Entonces atravesó la cubierta lentamente, sin atreverse a usar el bastón para no hacer ruido, y giró el pomo de la puerta de Ramsés.

Estaba abierta. Entró sigilosamente en la pequeña y oscura habitación.

«Ah, esta obsesión me ha convertido en un ladrón», pensó. Pero no se detuvo. No sabía cuánto tiempo tendría. A la luz de la luna que entraba por la puerta, registró el armario, lleno de ropa pulcramente ordenada, los cajones de la mesa, y todo lo demás. No había ninguna fórmula secreta en aquella habitación. A no ser que estuviera muy bien escondida.

Al poco rato abandonó la búsqueda. Se inclinó un momento sobre la mesa y miró los libros de biología abiertos. Y entonces vio por el rabillo del ojo algo negro y horrible que lo sobresaltó.

No era más que la mano marchita y retorcida de la momia.

Se sintió estúpido y avergonzado, pero permaneció allí, mirando aquella cosa. El corazón le latía peligrosamente en el pecho, y de repente sintió el lacerante dolor y el hormigueo en el brazo izquierdo que solían acompañar a tales sobresaltos. Intentó recuperar la tranquilidad respirando muy lentamente.

Por fin salió del camarote y cerró la puerta tras de sí.

«Soy un ladrón», pensó, y se dirigió de vuelta al salón apoyándose en su bastón con puño de plata.
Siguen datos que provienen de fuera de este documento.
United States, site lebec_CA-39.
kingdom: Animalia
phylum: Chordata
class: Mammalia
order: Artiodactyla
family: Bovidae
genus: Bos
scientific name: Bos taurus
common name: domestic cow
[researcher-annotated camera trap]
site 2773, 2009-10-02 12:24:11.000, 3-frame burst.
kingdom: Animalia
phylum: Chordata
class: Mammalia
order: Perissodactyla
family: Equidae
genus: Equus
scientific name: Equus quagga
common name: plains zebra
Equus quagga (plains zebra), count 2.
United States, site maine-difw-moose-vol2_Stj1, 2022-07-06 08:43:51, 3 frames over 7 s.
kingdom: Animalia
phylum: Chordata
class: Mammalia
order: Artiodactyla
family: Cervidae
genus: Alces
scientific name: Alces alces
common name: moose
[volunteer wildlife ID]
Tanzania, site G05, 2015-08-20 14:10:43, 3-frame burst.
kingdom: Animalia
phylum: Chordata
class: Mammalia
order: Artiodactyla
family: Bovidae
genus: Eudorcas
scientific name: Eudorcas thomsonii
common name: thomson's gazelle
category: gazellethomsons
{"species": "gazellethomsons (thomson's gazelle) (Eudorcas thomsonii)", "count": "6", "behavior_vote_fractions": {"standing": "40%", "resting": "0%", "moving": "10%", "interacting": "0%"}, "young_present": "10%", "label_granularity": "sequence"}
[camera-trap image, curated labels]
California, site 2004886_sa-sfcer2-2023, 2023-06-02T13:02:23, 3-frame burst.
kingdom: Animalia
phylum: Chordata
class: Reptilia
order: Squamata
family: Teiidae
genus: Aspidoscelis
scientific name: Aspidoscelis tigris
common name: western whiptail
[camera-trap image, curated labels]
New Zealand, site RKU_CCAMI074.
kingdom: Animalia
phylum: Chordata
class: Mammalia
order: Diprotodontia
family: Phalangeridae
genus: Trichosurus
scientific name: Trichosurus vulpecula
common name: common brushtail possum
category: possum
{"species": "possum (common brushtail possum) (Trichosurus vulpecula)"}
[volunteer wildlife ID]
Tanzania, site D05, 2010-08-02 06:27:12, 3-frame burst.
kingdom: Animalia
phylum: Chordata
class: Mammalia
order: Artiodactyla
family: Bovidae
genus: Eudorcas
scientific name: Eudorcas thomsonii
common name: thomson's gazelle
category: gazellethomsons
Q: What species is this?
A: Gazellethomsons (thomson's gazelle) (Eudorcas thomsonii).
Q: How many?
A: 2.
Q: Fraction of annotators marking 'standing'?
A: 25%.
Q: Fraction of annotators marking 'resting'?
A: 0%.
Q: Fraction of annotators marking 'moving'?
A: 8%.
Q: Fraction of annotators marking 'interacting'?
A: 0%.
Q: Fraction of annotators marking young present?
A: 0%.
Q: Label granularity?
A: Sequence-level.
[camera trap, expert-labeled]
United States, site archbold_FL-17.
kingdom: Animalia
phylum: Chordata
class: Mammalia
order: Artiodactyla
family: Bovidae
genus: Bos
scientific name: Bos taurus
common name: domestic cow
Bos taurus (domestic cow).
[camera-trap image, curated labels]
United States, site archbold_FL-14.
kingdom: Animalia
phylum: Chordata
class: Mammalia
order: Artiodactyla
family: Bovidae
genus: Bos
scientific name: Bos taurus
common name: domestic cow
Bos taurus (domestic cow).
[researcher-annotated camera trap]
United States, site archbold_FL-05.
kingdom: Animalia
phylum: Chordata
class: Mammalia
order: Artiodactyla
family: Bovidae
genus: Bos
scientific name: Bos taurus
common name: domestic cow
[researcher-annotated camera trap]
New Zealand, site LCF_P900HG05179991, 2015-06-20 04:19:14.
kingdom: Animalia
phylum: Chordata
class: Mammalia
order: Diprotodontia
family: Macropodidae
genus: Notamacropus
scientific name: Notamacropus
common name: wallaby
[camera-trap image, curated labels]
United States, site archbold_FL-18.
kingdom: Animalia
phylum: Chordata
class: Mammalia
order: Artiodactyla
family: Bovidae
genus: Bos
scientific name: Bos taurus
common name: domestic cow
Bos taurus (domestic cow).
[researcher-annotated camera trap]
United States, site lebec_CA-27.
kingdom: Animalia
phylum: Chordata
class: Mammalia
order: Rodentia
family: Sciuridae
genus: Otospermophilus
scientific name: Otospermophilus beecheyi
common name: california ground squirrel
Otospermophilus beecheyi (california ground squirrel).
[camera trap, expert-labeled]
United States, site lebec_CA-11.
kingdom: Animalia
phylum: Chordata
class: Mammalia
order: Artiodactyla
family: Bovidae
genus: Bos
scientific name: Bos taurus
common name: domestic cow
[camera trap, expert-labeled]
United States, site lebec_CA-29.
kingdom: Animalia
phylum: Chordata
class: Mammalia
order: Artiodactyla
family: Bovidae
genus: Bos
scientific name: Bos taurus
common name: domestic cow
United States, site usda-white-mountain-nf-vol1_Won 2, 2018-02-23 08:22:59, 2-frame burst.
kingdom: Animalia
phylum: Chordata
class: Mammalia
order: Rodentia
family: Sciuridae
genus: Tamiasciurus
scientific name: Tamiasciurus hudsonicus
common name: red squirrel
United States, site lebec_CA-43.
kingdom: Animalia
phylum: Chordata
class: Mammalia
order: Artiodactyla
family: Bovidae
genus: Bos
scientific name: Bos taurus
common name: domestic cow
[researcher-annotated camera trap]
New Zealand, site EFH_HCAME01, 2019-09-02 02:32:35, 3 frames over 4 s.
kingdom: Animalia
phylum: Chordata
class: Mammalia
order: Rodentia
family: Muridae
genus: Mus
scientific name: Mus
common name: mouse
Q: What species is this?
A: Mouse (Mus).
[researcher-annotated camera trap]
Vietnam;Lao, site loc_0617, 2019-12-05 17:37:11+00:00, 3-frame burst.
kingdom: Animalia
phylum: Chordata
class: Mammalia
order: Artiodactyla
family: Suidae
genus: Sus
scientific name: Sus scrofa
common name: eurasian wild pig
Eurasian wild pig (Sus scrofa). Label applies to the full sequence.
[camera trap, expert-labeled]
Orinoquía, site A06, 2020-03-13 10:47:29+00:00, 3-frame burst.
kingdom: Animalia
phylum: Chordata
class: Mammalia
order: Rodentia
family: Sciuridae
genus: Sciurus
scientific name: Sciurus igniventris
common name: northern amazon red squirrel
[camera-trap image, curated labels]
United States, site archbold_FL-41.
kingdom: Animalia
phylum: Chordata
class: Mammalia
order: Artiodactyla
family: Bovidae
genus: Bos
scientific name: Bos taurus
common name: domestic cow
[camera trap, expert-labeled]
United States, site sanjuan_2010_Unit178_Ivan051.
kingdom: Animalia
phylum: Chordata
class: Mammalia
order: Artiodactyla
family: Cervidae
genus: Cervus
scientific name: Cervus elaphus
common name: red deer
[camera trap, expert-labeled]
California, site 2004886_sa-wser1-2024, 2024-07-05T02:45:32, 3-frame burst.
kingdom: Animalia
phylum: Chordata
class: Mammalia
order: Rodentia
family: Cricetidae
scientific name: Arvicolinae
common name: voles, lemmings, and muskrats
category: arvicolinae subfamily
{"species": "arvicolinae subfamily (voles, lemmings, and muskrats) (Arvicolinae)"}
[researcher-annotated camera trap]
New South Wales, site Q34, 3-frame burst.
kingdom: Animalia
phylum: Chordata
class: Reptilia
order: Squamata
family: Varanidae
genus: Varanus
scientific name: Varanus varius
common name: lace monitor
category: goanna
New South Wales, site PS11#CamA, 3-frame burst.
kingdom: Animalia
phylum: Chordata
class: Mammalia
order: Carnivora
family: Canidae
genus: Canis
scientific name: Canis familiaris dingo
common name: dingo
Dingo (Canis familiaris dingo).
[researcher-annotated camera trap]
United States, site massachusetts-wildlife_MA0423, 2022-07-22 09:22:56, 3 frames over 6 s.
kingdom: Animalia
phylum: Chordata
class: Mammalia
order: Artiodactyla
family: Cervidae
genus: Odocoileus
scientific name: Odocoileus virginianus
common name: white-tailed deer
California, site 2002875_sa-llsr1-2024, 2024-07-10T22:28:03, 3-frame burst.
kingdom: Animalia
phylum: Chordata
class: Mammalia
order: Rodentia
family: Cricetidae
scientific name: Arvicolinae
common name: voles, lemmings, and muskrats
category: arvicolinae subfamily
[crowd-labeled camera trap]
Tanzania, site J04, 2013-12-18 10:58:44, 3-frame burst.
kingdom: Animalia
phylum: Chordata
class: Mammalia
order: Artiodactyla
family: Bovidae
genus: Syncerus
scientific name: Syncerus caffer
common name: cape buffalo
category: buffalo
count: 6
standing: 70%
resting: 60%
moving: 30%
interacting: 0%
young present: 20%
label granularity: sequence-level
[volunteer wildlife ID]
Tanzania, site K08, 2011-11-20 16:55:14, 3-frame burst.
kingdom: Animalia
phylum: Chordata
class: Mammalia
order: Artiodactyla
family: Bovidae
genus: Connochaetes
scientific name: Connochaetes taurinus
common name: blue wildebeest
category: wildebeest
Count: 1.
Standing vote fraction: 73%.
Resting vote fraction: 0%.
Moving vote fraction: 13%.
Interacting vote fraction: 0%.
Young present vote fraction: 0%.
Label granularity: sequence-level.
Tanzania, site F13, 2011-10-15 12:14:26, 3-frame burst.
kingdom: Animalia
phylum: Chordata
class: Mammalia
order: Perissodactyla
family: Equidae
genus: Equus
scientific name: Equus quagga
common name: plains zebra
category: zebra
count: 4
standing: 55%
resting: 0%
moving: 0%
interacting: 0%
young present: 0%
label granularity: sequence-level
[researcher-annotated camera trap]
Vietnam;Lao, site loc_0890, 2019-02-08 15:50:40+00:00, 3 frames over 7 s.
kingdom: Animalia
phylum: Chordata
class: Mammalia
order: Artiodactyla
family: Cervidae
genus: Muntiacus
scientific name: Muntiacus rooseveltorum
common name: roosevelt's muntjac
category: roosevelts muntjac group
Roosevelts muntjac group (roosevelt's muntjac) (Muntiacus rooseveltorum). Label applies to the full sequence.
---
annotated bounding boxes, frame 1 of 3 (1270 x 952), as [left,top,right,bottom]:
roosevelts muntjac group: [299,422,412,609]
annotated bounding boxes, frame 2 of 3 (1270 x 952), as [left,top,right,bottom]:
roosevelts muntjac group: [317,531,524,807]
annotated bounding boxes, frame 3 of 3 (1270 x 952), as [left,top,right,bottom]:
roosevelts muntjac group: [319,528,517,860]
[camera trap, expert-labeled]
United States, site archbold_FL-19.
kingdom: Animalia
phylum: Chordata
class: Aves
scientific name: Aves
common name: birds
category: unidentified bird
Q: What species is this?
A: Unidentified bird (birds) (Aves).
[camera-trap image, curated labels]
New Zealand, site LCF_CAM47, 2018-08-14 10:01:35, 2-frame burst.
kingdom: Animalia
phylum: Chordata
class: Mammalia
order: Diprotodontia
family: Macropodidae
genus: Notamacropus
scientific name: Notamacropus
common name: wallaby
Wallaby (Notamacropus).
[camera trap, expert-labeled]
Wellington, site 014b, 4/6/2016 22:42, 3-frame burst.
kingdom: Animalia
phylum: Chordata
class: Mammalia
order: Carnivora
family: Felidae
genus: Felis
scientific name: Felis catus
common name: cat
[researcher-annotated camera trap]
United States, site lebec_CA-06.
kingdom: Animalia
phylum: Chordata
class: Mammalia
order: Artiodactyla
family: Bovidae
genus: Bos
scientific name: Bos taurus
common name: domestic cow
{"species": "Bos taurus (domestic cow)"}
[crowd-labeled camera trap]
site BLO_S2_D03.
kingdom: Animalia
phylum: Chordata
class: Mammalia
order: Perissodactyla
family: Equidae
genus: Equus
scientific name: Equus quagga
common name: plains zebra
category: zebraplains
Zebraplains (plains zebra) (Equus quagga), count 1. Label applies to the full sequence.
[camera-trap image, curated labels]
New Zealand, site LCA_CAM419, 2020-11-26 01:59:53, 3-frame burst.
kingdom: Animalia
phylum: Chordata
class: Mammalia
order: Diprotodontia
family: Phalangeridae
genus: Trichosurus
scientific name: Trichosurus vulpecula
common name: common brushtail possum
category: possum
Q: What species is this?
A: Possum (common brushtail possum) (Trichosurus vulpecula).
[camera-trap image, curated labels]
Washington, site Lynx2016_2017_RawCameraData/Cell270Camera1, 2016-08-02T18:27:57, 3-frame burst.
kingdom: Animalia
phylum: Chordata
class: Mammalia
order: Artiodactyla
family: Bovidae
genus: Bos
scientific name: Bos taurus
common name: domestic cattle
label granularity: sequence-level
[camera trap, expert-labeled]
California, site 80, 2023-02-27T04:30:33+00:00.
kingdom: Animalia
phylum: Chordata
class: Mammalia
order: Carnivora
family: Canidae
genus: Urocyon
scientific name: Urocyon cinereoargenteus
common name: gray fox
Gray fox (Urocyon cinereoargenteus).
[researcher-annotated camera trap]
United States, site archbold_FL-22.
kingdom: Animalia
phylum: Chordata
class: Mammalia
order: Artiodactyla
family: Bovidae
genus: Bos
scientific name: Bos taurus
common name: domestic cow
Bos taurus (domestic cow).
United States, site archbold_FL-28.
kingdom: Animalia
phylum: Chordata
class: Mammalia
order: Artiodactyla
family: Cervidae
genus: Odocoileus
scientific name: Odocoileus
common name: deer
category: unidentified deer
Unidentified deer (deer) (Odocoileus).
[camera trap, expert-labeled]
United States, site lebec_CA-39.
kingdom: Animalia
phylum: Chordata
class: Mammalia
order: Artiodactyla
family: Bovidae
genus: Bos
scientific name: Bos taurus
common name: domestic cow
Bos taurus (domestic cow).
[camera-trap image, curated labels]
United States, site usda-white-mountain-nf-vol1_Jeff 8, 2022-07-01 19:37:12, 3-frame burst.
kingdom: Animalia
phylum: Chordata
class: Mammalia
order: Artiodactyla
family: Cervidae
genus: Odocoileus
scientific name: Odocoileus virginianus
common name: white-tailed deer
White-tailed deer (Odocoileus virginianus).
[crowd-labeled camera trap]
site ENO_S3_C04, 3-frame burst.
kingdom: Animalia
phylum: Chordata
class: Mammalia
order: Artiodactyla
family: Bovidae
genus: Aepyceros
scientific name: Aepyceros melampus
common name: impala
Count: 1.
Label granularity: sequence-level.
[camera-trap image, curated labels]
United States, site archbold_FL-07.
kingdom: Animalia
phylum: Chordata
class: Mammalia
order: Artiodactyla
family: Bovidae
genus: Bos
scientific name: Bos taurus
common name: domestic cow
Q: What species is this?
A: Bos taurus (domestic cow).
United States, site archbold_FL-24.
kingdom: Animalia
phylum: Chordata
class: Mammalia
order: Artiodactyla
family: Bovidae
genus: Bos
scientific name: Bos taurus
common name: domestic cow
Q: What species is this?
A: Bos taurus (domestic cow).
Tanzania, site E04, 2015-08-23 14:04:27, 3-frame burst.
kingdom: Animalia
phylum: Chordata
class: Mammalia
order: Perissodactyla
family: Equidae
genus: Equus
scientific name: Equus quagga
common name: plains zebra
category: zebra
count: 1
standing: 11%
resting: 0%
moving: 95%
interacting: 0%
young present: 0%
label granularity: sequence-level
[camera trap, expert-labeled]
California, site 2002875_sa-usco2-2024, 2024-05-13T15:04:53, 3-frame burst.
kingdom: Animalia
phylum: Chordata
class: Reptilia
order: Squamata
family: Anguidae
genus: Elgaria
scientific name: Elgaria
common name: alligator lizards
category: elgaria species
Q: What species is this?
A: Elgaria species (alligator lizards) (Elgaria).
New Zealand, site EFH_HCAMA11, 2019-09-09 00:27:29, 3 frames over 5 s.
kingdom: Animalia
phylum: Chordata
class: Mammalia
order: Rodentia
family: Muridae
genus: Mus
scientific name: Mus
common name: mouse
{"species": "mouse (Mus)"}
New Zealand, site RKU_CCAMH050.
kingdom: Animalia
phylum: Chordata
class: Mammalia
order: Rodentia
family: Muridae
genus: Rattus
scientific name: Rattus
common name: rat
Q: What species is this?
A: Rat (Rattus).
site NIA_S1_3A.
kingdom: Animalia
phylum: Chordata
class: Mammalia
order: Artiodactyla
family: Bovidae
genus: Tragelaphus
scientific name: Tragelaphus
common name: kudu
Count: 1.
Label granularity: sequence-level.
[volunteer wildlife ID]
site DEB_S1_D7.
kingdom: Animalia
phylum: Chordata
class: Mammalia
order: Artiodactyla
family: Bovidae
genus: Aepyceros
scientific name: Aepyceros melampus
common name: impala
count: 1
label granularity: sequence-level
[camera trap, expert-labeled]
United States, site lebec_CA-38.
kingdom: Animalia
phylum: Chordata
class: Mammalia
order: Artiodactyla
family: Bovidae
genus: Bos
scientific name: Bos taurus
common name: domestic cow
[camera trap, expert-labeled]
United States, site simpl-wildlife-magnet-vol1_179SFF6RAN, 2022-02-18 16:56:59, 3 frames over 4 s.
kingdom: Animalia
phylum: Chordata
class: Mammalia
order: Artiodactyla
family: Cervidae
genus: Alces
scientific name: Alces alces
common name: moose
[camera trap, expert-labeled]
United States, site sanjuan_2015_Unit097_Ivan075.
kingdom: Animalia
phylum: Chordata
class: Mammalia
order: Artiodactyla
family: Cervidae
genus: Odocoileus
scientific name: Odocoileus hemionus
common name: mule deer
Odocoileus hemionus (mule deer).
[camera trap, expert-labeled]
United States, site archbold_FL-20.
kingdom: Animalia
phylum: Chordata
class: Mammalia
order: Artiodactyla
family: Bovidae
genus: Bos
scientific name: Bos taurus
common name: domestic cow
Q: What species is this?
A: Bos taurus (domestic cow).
Casi había amanecido. Hacía horas que habían abandonado la calidez de la tienda y se habían dirigido al templo desierto, envueltos tan sólo en las sábanas de seda. Habían hecho el amor sobre la arena una y otra vez. Y después él, el rey que había construido aquella casa, había rodado boca arriba y se había quedado mirando las estrellas.

No dijeron nada. Julie sentía la calidez de aquel maravilloso cuerpo contra el suyo. Y la suavidad de la sábana que la envolvía.

Justo antes del amanecer, Elliott despertó. Se había quedado dormido en un sillón. Oyó el ronroneo del bote que se aproximaba, y luego el crujir de la escalera de cuerda al subir los dos amantes a bordo. Escuchó sus pasos furtivos en cubierta. Y se hizo de nuevo el silencio.